__YOUR INSTRUCTIONS__
Find each line in the rows below that contains the string "above", and copy those lines out unchanged.

__DATA SUPPLIED__
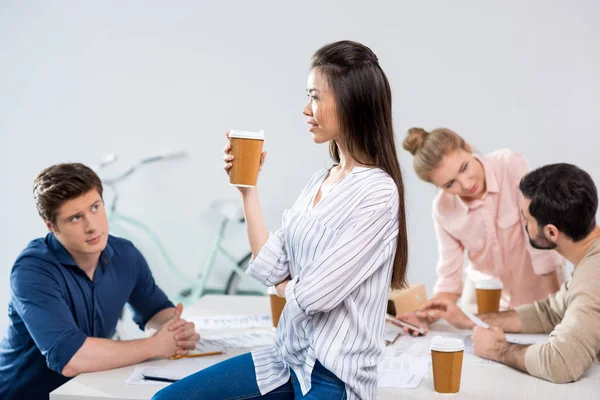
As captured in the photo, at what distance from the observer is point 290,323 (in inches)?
56.0

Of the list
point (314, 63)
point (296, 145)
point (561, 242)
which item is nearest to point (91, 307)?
point (314, 63)

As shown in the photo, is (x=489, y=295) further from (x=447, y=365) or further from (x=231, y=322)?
(x=231, y=322)

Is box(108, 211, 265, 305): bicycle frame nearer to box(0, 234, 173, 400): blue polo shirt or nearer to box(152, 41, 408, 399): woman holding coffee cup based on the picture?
box(0, 234, 173, 400): blue polo shirt

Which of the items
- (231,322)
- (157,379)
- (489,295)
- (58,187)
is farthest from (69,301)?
(489,295)

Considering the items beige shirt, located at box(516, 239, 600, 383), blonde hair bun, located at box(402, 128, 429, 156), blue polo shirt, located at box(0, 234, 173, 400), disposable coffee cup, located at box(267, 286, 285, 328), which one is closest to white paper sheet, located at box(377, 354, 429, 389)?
beige shirt, located at box(516, 239, 600, 383)

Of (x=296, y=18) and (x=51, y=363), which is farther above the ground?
(x=296, y=18)

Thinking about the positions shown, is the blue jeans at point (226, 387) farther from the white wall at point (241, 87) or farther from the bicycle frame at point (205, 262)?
the bicycle frame at point (205, 262)

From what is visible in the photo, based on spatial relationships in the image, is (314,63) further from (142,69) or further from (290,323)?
(142,69)

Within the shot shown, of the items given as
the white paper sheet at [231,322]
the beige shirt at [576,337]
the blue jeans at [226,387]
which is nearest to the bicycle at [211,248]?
the white paper sheet at [231,322]

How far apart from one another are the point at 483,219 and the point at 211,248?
2267mm

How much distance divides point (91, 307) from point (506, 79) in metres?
2.69

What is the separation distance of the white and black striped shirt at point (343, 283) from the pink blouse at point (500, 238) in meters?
1.23

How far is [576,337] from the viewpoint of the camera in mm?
1724

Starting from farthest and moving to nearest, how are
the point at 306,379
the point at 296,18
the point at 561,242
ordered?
1. the point at 296,18
2. the point at 561,242
3. the point at 306,379
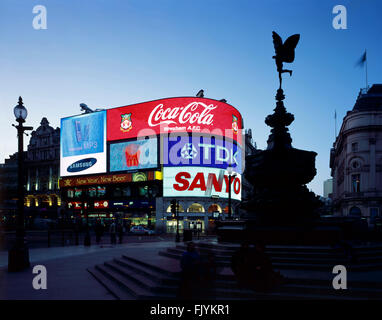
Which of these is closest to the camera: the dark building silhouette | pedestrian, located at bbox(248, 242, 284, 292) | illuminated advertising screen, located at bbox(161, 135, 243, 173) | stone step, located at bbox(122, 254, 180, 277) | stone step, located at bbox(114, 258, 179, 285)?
pedestrian, located at bbox(248, 242, 284, 292)

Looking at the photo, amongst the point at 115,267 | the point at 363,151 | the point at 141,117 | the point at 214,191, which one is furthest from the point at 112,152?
the point at 115,267

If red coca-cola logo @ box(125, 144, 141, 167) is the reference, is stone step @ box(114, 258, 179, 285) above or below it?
below

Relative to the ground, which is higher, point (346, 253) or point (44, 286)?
point (346, 253)

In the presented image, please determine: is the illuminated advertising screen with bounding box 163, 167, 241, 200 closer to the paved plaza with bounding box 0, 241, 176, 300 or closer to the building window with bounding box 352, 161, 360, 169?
the building window with bounding box 352, 161, 360, 169

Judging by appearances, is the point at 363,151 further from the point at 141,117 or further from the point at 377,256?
the point at 377,256

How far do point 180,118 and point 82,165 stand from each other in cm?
2671

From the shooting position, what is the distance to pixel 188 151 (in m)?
62.3

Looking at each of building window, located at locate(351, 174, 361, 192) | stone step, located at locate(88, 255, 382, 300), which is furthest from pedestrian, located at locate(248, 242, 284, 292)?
building window, located at locate(351, 174, 361, 192)

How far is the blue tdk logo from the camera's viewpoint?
74.2 meters

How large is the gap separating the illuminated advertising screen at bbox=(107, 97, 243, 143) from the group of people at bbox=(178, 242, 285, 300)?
179 ft

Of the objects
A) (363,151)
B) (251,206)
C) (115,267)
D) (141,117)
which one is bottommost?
(115,267)

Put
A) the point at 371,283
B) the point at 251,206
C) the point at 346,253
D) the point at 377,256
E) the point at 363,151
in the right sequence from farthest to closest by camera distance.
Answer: the point at 363,151
the point at 251,206
the point at 377,256
the point at 346,253
the point at 371,283

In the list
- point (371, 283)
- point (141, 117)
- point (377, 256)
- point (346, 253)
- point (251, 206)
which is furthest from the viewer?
point (141, 117)
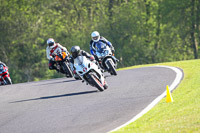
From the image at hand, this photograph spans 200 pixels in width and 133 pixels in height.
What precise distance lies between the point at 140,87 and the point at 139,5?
1768 inches

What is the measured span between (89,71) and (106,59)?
3.83 meters

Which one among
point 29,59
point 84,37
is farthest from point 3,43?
point 84,37

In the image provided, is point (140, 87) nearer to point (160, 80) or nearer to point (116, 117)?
point (160, 80)

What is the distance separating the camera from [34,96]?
1551 cm

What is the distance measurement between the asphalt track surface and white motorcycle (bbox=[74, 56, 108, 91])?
295 mm

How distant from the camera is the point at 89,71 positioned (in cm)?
1429

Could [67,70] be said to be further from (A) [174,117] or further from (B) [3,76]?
(A) [174,117]

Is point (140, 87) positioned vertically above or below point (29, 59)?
above

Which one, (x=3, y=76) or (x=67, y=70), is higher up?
(x=67, y=70)

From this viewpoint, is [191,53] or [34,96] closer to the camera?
[34,96]

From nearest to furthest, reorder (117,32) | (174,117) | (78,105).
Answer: (174,117) < (78,105) < (117,32)

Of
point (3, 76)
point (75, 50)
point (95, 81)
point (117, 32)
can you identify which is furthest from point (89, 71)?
point (117, 32)

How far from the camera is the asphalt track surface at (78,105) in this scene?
384 inches

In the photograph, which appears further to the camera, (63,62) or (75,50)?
(63,62)
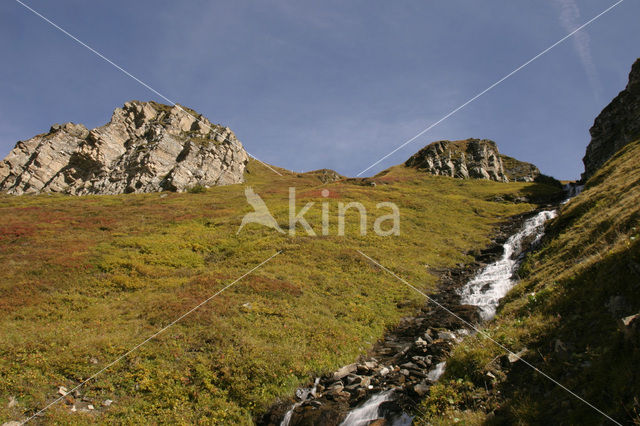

__OUTPUT BELOW__
Of (x=296, y=18) and (x=51, y=363), which is farther above the ground?
If red coca-cola logo @ box(125, 144, 141, 167) is the reference, is stone step @ box(114, 258, 179, 285) above or below it?
Is point (140, 87) positioned vertically above or below point (29, 59)?
above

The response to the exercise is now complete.